Monday, November 19, 2012

General Electric

Notice how GE marketed itself originally as keeping everyone safe:
Edison carried out a campaign to discourage the use of alternating current, including spreading disinformation on fatal AC accidents, publicly killing animals, and lobbying against the use of AC in state legislatures. Edison directed his technicians, primarily Arthur Kennelly and Harold P. Brown, to preside over several AC-driven killings of animals, primarily stray cats and dogs but also unwanted cattle and horses. Acting on these directives, they were to demonstrate to the press that alternating current was more dangerous than Edison's system of direct current. .... Years after DC had lost the "war of the currents," in 1903, his film crew made a movie of the electrocution with high voltage AC, supervised by Edison employees, of Topsy, a Coney Island circus elephant which had recently killed three men. Edison opposed capital punishment, but his desire to disparage the system of alternating current led to the invention of the electric chair. Harold P. Brown, who was being secretly paid by Edison, built the first electric chair for the state of New York to promote the idea that alternating current was deadlier than DC. When the chair was first used, on August 6, 1890, the technicians on hand misjudged the voltage needed to kill the condemned prisoner, William Kemmler. The first jolt of electricity was not enough to kill Kemmler, and only left him badly injured. The procedure had to be repeated and a reporter on hand described it as "an awful spectacle, far worse than hanging." George Westinghouse commented: "They would have done better using an axe." --Wikipedia
Ironically, accurate history doesn't leave much of a market in modern times for the type of "safety first!" B$ that gave birth to GE.

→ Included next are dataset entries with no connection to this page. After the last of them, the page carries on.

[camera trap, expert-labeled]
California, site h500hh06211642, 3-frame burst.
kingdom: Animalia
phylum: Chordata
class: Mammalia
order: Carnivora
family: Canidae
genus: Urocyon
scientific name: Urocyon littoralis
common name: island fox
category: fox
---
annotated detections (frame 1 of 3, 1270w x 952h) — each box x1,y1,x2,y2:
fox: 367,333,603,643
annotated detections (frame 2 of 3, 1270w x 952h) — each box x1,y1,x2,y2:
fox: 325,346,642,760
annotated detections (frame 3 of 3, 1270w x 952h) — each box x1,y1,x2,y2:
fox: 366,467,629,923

On the other hand, two days after Tesla's death the government seized all of his possessions... imagine that. Maybe he's generally the person who had an imagination that worked in reality?

 The problem with reality:
Tesla had particular difficulties interacting with authority figures, especially his employers. This was due in part to his superior understanding of the electrical systems that he was working on. He faced constant frustration because his mind held perfect designs for futuristic machines that did not yet exist in reality. Instead of being able to freely create his designs, he was forced to work instead for people who could not even comprehend them. Tesla preferred to work alone because he could not slow down to wait for "lesser men" (including Thomas Edison). At times, these "creative differences" would lead to Tesla's dismissal. In his later years, Tesla became even more socially isolated. He began to spend part of each day methodically feeding pigeons and bringing injured birds back to his Waldorf Astoria apartment to care for them. Despite his irrational fear of germs, he was often seen in the park with pigeons covering his arms (he even had a favorite white pigeon who visited his apartment window).
One might say that the arc of Tesla's life was better than Edison's, crazy as Tesla supposedly was... but at least Edison realized that we'd all be better off in Tesla's type of imaginative arc and with his lovey/dovey friends in the end. It seems to be the difference between being electrocuted by your own techniques and harnessing the power of electricity and nature in biblical proportions. Imagine that! We're probably better off without too much more, though. People blame nature and natural disasters but people are and have been moral degenerates and that's generally the real reason why we can't have more nice things.